(Page-level text extractions)
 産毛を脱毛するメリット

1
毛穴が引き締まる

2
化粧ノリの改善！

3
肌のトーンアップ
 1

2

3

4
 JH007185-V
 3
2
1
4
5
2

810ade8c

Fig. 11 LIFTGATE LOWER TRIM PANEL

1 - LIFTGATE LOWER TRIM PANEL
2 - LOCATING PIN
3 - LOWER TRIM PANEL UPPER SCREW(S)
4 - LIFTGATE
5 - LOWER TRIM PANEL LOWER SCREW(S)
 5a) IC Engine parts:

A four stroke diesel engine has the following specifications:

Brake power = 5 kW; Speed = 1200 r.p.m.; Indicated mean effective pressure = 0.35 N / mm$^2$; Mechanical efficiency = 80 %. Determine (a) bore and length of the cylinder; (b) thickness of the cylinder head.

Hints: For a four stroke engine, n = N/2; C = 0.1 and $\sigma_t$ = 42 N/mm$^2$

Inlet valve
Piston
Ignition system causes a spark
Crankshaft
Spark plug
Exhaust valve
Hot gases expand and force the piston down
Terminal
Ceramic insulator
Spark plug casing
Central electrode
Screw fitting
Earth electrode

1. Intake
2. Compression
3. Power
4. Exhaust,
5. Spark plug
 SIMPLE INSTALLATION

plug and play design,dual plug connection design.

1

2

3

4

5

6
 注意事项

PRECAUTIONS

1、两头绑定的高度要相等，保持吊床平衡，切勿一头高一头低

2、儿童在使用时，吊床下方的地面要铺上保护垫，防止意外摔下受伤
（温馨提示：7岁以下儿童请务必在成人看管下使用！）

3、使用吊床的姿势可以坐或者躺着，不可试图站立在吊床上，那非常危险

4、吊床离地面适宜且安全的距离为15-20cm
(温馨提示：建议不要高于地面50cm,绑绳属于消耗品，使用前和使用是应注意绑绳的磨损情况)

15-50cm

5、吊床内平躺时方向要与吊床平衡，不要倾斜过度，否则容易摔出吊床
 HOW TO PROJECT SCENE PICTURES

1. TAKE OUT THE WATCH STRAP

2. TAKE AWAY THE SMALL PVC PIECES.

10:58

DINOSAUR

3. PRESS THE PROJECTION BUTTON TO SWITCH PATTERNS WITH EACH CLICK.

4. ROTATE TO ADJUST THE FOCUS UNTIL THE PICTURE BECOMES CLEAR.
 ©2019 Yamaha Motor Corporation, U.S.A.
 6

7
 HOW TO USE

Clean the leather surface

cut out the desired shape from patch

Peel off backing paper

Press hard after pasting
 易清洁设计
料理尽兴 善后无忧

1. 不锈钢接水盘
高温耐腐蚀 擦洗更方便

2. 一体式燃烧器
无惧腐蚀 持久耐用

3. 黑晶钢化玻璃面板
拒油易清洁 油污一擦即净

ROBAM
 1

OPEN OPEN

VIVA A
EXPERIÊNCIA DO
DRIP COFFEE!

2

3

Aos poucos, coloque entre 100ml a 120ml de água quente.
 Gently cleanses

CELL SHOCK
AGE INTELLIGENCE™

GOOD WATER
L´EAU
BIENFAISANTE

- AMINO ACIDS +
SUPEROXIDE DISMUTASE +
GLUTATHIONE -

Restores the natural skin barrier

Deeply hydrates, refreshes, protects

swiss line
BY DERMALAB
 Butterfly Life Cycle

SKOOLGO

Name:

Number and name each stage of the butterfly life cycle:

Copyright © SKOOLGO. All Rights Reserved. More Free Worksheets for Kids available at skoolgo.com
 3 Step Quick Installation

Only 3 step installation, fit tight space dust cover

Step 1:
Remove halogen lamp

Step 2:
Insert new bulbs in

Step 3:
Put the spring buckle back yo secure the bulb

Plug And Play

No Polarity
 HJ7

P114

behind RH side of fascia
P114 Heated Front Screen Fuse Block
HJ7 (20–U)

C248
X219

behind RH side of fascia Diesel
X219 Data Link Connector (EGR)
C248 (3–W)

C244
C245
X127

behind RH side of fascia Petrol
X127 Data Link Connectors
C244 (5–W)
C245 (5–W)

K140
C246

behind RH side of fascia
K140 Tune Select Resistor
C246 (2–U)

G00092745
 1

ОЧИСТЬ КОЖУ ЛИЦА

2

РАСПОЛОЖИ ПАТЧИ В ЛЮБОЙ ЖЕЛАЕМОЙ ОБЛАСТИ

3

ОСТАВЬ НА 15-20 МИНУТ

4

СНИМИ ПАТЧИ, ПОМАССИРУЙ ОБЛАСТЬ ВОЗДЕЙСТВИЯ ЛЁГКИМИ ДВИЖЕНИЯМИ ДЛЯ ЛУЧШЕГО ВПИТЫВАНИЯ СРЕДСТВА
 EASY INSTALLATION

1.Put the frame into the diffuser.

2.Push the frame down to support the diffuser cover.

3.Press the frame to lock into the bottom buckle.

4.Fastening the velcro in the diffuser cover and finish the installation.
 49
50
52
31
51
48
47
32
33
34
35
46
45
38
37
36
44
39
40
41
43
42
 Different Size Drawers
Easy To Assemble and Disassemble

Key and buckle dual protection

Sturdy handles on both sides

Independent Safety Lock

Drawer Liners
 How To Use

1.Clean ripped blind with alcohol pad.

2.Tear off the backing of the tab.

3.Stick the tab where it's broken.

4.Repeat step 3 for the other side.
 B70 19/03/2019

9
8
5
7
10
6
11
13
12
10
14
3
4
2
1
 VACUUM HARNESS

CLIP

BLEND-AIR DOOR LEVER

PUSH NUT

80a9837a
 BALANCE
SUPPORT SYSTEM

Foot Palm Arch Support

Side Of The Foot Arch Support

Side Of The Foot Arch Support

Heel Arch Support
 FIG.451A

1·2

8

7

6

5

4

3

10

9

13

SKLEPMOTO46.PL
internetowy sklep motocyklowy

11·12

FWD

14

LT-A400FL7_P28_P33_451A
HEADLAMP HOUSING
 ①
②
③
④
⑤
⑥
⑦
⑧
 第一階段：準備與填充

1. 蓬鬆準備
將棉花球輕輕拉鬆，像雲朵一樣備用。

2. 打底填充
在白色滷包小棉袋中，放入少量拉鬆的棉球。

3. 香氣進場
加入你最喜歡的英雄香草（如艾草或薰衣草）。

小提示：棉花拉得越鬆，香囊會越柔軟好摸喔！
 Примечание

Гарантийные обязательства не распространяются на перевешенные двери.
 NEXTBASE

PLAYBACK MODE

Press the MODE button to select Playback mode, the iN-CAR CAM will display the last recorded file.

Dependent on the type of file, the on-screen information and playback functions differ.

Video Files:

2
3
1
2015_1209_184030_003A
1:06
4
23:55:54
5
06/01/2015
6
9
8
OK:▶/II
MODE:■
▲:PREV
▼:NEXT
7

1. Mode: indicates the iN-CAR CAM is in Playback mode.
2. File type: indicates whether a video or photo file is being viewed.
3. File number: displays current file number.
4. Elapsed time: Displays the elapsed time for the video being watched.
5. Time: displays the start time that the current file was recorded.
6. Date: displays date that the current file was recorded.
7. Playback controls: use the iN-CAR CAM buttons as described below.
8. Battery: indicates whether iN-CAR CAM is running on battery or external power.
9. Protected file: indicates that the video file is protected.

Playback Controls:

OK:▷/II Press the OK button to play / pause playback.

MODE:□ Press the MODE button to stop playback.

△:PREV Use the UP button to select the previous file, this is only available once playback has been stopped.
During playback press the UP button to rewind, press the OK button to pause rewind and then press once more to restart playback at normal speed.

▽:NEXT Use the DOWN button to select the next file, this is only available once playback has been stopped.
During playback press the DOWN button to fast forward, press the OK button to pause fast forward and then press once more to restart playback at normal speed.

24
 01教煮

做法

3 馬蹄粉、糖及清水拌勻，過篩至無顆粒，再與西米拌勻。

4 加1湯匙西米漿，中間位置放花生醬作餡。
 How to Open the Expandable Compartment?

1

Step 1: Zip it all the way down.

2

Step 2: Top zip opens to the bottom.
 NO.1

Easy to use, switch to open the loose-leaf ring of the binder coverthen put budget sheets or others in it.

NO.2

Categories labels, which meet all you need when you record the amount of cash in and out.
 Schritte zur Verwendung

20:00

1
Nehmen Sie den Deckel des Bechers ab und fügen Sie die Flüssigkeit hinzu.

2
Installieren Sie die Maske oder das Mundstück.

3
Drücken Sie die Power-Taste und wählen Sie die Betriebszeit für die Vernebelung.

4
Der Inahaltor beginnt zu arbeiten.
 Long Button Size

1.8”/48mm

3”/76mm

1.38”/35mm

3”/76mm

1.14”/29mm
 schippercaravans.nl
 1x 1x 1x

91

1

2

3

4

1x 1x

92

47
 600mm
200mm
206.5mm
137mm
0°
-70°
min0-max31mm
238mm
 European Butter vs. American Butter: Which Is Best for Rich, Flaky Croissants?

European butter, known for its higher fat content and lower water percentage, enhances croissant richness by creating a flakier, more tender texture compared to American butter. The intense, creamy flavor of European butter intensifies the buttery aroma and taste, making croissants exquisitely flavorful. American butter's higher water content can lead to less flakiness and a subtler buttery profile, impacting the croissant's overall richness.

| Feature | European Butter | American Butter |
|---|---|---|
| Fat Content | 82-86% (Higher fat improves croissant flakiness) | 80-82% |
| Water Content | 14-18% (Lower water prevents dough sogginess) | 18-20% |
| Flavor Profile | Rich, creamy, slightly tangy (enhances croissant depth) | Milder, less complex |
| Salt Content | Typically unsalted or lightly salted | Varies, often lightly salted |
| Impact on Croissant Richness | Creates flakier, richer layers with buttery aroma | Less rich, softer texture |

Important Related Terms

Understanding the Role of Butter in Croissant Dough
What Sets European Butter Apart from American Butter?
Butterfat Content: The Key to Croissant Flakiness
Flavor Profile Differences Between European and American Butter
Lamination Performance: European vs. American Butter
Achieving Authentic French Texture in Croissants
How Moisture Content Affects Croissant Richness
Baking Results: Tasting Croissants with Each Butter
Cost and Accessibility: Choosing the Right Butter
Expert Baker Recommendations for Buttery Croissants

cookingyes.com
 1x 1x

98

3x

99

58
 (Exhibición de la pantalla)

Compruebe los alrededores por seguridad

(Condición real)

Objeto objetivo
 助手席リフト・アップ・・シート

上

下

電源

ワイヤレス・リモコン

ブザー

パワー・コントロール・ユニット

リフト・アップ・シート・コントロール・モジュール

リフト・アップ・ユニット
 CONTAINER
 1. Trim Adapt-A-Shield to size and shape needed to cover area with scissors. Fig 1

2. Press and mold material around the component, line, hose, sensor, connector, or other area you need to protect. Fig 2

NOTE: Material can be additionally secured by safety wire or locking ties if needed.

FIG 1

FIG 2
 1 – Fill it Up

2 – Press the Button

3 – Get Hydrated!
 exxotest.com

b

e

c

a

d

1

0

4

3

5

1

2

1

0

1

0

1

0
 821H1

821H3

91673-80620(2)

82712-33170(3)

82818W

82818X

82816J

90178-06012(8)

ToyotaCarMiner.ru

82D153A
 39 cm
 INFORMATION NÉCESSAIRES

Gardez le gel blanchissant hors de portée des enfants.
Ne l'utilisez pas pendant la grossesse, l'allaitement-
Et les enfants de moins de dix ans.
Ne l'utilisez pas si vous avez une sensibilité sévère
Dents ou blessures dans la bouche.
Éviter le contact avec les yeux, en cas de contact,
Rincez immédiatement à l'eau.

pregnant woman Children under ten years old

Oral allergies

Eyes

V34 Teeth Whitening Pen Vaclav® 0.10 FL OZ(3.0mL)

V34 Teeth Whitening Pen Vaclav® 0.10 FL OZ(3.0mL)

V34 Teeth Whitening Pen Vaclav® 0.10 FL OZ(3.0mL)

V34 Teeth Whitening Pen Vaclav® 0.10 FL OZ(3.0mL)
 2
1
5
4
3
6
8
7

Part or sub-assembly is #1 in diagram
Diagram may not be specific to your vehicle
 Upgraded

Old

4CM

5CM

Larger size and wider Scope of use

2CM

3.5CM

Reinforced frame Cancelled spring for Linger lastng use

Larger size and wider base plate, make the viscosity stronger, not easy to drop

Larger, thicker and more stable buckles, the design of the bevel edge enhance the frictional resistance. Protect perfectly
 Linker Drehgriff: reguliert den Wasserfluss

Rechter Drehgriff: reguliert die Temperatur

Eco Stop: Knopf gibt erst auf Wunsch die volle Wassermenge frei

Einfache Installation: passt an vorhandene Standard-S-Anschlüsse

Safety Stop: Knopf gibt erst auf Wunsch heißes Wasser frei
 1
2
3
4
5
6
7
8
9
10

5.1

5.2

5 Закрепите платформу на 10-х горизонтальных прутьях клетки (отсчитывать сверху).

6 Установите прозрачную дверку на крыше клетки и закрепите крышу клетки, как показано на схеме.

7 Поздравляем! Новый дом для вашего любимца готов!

◆ EXERCISE DETAILS ◆
Among the entries above, copy exactly only the lines starting with the one containing "American Butter |" and going through the one containing "2. Press and", both ends included.

◆ ANSWER AREA ◆
| Feature | European Butter | American Butter |
|---|---|---|
| Fat Content | 82-86% (Higher fat improves croissant flakiness) | 80-82% |
| Water Content | 14-18% (Lower water prevents dough sogginess) | 18-20% |
| Flavor Profile | Rich, creamy, slightly tangy (enhances croissant depth) | Milder, less complex |
| Salt Content | Typically unsalted or lightly salted | Varies, often lightly salted |
| Impact on Croissant Richness | Creates flakier, richer layers with buttery aroma | Less rich, softer texture |

Important Related Terms

Understanding the Role of Butter in Croissant Dough
What Sets European Butter Apart from American Butter?
Butterfat Content: The Key to Croissant Flakiness
Flavor Profile Differences Between European and American Butter
Lamination Performance: European vs. American Butter
Achieving Authentic French Texture in Croissants
How Moisture Content Affects Croissant Richness
Baking Results: Tasting Croissants with Each Butter
Cost and Accessibility: Choosing the Right Butter
Expert Baker Recommendations for Buttery Croissants

cookingyes.com
 1x 1x

98

3x

99

58
 (Exhibición de la pantalla)

Compruebe los alrededores por seguridad

(Condición real)

Objeto objetivo
 助手席リフト・アップ・・シート

上

下

電源

ワイヤレス・リモコン

ブザー

パワー・コントロール・ユニット

リフト・アップ・シート・コントロール・モジュール

リフト・アップ・ユニット
 CONTAINER
 1. Trim Adapt-A-Shield to size and shape needed to cover area with scissors. Fig 1

2. Press and mold material around the component, line, hose, sensor, connector, or other area you need to protect. Fig 2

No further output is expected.